Betting on the long shots in science can be risky, but if one wants to play the odds, researchers at UT Southwestern Medical Center have a powerful track record, proving that they are the ones to bet on.

Both the “Haberecht Wild-Hare Idea Program” and the “High Risk/High Impact Research Grant Program” were established by philanthropists who were convinced that taking a chance on the “long-shot” ideas of some of UT Southwestern’s best minds may produce a spectacular payday in the health arena.

Philanthropists Dr. Rolf Haberecht and his wife, Ute Schwarz Haberecht, established the Haberecht Wild-Hare Idea Program in 1996 to foster speculative research based on innovative and controversial ideas. The program has spawned numerous visionary ideas, one of which has resulted in a novel drug that formed part of the base for establishing a new pharmaceutical company, Reata Pharmaceuticals, which has become very successful.

“I have always believed in imagination and innovation – in thinking differently and outside the margins of what is conventional,” said Dr. Haberecht. “One of the great challenges with conducting research of any kind is that it’s difficult to get funding when the research is novel and relatively unexplored. Ute and I understand that these young ideas can bring about great things, and we thought the Wild-Hare Program would be a good way to provide seed money for projects that otherwise might die before they got off the ground.”

One Wild-Hare success story stars Dr. Jay Schneider, associate professor of internal medicine, who received $37,500 in 2004 for a “High Throughput Screen for Cardiogenic Small Molecules.” Dr. Schneider proposed applying cutting-edge, high-profile technologies – differentiation of cultured embryonic stem cells and high throughput chemical library screening – to solving the fundamental problem of cardiac stem cell fate.

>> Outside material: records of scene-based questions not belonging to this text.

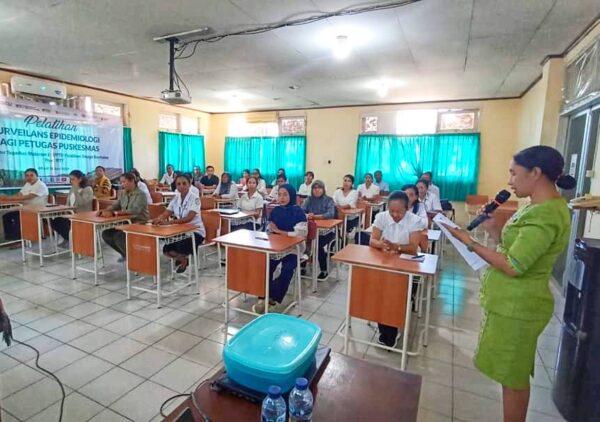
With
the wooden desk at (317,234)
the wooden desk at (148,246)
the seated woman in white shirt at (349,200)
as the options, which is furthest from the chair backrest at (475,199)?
the wooden desk at (148,246)

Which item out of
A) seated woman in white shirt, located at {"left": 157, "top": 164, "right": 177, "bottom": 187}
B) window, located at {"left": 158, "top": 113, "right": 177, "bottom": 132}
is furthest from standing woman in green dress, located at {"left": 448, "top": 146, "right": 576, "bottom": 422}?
window, located at {"left": 158, "top": 113, "right": 177, "bottom": 132}

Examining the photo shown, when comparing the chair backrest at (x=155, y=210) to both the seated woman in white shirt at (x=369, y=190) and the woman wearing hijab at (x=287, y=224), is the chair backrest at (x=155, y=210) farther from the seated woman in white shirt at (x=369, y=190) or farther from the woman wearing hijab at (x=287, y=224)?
the seated woman in white shirt at (x=369, y=190)

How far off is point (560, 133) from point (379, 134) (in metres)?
4.06

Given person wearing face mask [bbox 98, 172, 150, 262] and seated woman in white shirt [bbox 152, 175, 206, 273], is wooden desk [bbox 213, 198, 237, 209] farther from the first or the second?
seated woman in white shirt [bbox 152, 175, 206, 273]

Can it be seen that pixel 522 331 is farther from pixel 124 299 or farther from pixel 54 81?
pixel 54 81

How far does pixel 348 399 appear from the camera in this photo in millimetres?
1061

The chemical library screening was successful, yielding a veritable treasure chest of novel small molecules having confirmed biological activities in embryonic stem cells. This research led Dr. Schneider, along with Dr. Jenny Hsieh, associate professor of molecular biology, to create in 2008 a small molecule that stimulates nerve stem cells to begin maturing into nerve cells in culture. The development might someday allow a person’s own nerve stem cells to be grown outside the body, stimulated into maturity, and then re-implanted as working nerve cells to treat various diseases.

Dr. Schneider had another brainstorm and used drug-treated blood stem cells to repair heart damage in an animal model, results that might point to methods for healing injuries from heart attacks or disease. Despite medical advances in treating and preventing heart attacks, once the heart is damaged it does not repair itself, said Dr. Schneider. “The clinical potential is enormous,” he said of the findings, which were published in Proceedings of the National Academy of Sciences.

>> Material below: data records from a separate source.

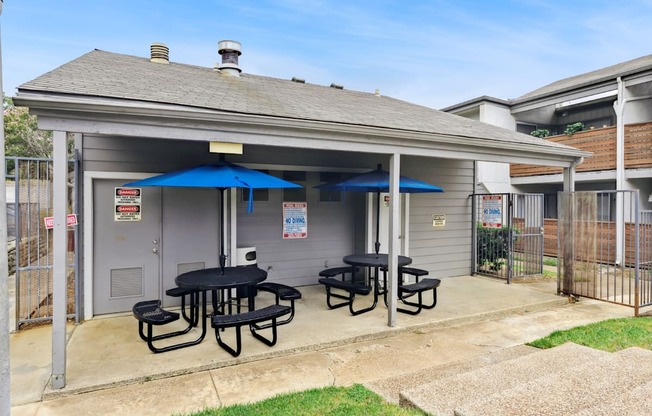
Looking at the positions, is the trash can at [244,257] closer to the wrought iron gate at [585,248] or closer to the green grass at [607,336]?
the green grass at [607,336]

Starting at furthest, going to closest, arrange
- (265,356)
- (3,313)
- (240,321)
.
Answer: (265,356)
(240,321)
(3,313)

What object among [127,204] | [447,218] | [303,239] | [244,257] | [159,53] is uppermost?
[159,53]

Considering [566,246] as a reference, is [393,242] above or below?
above

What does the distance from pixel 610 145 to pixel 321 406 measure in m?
11.7

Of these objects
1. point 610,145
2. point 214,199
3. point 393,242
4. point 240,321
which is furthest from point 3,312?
point 610,145

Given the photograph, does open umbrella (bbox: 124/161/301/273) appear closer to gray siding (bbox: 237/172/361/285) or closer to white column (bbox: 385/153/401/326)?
white column (bbox: 385/153/401/326)

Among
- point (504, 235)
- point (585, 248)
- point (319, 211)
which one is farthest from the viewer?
point (504, 235)

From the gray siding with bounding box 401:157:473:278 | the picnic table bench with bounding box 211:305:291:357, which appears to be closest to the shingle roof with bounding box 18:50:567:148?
the gray siding with bounding box 401:157:473:278

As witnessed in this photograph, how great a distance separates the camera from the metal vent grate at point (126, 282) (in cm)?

In a similar vein, the High Risk/High Impact Program was started in 2001 by an anonymous donor to “provide seed dollars for bold unconventional projects that are not yet mature enough for federal grant submissions.”

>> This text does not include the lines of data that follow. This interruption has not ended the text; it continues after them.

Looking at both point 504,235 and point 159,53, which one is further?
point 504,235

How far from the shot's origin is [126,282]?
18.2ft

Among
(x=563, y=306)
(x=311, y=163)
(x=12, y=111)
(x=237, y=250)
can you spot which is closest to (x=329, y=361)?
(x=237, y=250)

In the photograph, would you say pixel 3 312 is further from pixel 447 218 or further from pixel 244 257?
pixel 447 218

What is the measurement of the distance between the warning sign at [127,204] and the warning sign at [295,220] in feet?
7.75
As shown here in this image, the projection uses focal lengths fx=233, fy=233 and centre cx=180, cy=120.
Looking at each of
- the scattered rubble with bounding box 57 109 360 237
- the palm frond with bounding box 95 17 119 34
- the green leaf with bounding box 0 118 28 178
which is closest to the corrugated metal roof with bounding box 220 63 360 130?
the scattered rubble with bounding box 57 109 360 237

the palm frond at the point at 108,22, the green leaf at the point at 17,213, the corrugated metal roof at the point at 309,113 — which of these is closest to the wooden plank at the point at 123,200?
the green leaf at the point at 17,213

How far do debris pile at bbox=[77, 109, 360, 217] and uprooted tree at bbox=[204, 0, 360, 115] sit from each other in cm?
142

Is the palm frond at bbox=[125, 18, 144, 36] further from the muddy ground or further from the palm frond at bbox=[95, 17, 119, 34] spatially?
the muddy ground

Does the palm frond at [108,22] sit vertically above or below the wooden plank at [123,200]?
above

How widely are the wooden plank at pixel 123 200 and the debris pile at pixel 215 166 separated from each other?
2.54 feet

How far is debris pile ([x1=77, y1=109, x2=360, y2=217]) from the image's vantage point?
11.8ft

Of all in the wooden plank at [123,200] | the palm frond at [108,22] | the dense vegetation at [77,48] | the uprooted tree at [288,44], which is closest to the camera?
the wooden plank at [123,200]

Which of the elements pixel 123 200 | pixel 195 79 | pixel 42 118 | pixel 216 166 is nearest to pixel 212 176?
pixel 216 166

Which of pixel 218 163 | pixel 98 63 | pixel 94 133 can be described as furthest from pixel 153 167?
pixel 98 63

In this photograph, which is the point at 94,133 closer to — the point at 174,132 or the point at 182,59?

“The idea is to fund a concept and give enough money to see if someone’s idea has potential. It is literally a ‘seed’ program,” said Dr. David Russell, vice provost and dean of basic research for UT Southwestern Medical School and a member of the National Academy of Sciences. “The National Institutes of Health expects a large amount of preliminary data – completion of 20 percent to 25 percent of the proposed research before you even submit a grant application. This has been true for the last 10 years. The desire to fund ‘sure bets’ has resulted in a shortage of funds for certain projects. The NIH is not likely to say, ‘Let’s take a flyer.’”

One of the most recent High Risk/High Impact grantees is senior faculty member Dr. Philip Thomas, professor of physiology and holder of the Ruth S. Harrell Professorship in Medical Research. He is proposing using ribonucleic acid as a sensor to follow metabolism and gene expression in cells.

“This has never been done before,” said Dr. Russell, who leads the committee that evaluates submissions. “Everyone who read the proposal was entranced with the creativity of the idea. Dr. Thomas has the necessary skills to put the idea into effect. It’s brilliantly simple; that’s the quintessential idea behind the program. When an application impresses all of the committee, it’s almost certainly a winner.

Interestingly, Dr. Thomas was in the first group of grantees for the Wild-Hare Program 16 years ago. Then he proposed developing a new pharmacological approach to the treatment of genetic diseases caused by improper folding of mutant proteins. His study yielded results that were presented at several international meetings and contributed to the development of an assay – funded by another Wild-Hare grant in 1999 – for screening compounds for effect on protein folding in a novel genetic system. Results were published in Nature Biotechnology.

“These programs are very competitive – most recently attracting 37 applicants in the biannual request for proposals – with only a few funded in each year,” said Dr. Russell, who holds the Eugene McDermott Chair in Molecular Genetics. “It’s enough money to test an idea, but not enough money to follow it up. If the idea works, it can be funded through another agency. It’s a sign of the times that we are getting lots of applications from senior faculty as well as junior faculty and trainees – all great ideas, all new ideas.”